--- LISTE DES ACTIVITÉS ---
1 - Dans l'extrait sur le ratio abonnements / abonnés, relevez chaque nombre écrit en chiffres, sans répéter les doublons, dans l'ordre de leur première apparition.
2 - Recopiez fidèlement, dans l'extrait sur le ratio abonnements / abonnés, le passage qui débute par les mots contenant « Le ratio abonnements » et qui s'achève sur « la note maximale. ».
3 - Répondez à ces questions d'après l'extrait sur le ratio abonnements / abonnés :
(a) Dans quelle fourchette l'étude situe-t-elle le ratio idéal ?
(b) Combien d'habitants compte le plus petit territoire placé dans le TOP 10 ?
(c) Quelle ex-région a fait un départ remarqué ?

--- EXTRAIT FOURNI ---
----------
Le ratio abonnements / abonnés ★
Ce ratio se calcule en divisant le nombre d’abonnés par le nombre d’abonnements. Considérant qu’une collectivité n’est pas une « star de l’influence » (ni Zlatan) et se doit d’être dans une démarche d’écoute de son territoire, l’étude fixe le ratio idéal dans une fourchette de 1 à 3. Pour éviter le « mass following », la méthode pénalise aussi ceux qui suivent plus de comptes qu’ils n’ont d’abonnés. Vu que l’indicateur est toutefois de moindre importance, et qu’il ne fait pas toujours consensus – le CM pouvant légitimement défendre un autre point de vue – la méthode ne lui applique qu’un faible coefficient… Les comptes Instagram ayant un ratio de 1 à 3 obtiennent la note maximale.
Les enseignements qu’on peut en tirer son nombreux, et la méthode a le mérite de rebattre les cartes en mettant dans le TOP 10 un territoire de 368 habitants et un autre de plus de 120 millions ! On note aussi des régions qui brillent par leur absence, à côté de l’entrée remarquée de l’Ile de France, et du départ, tout aussi remarqué, de l’ex région Auvergne.
----------
--- DONNÉES ENREGISTRÉES ---
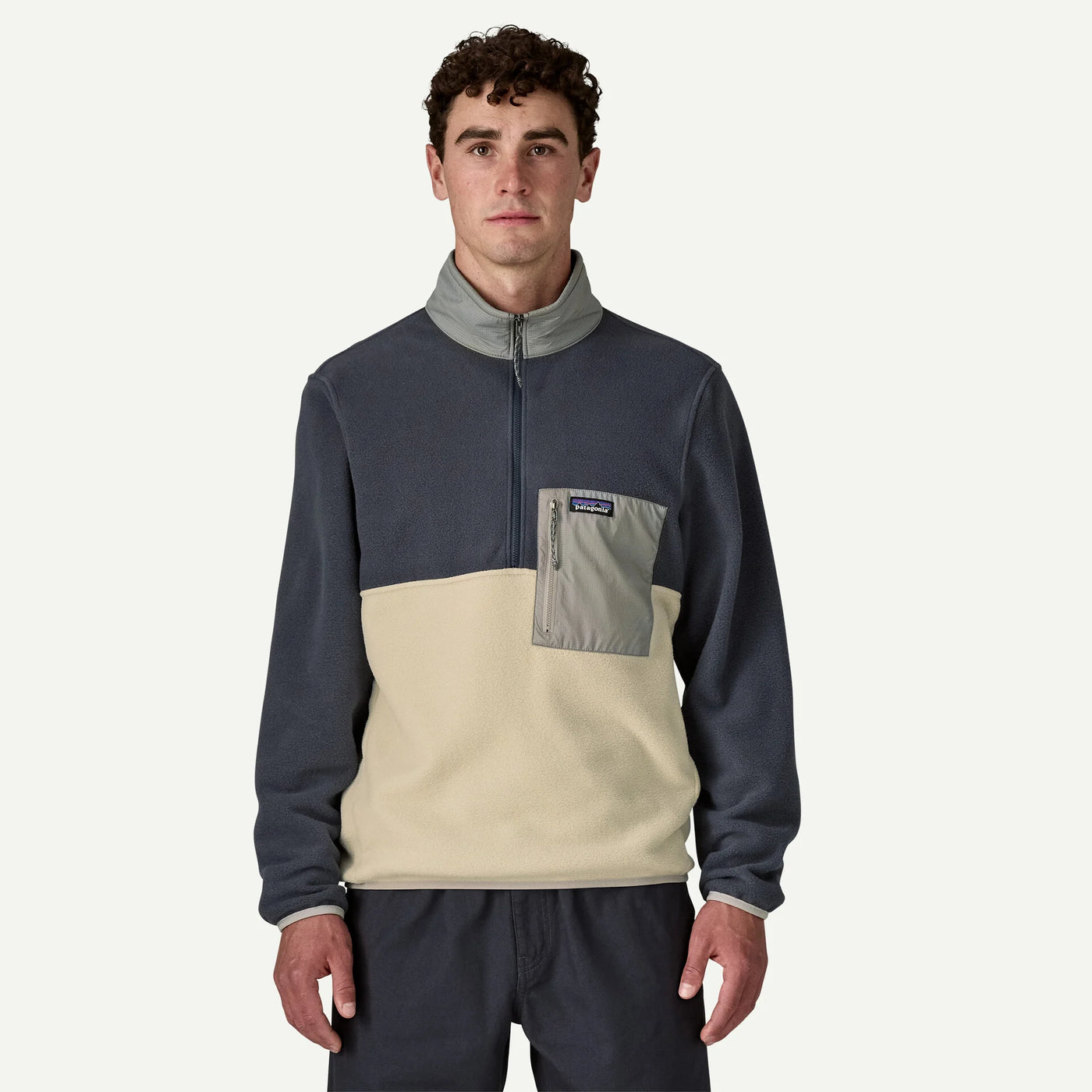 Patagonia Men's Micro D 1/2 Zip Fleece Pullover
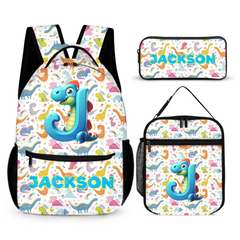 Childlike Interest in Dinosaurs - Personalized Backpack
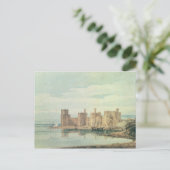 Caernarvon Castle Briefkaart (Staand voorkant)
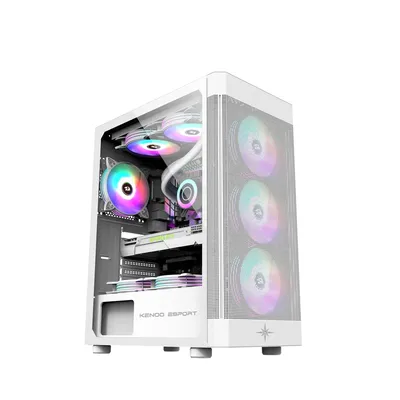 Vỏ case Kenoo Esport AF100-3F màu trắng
----------
--- RÉPONSES PAR NUMÉRO ---
1 - 1, 3, 10, 368, 120

2 -
Le ratio abonnements / abonnés ★
Ce ratio se calcule en divisant le nombre d’abonnés par le nombre d’abonnements. Considérant qu’une collectivité n’est pas une « star de l’influence » (ni Zlatan) et se doit d’être dans une démarche d’écoute de son territoire, l’étude fixe le ratio idéal dans une fourchette de 1 à 3. Pour éviter le « mass following », la méthode pénalise aussi ceux qui suivent plus de comptes qu’ils n’ont d’abonnés. Vu que l’indicateur est toutefois de moindre importance, et qu’il ne fait pas toujours consensus – le CM pouvant légitimement défendre un autre point de vue – la méthode ne lui applique qu’un faible coefficient… Les comptes Instagram ayant un ratio de 1 à 3 obtiennent la note maximale.

3 -
(a) De 1 à 3.
(b) 368 habitants.
(c) L'ex-région Auvergne.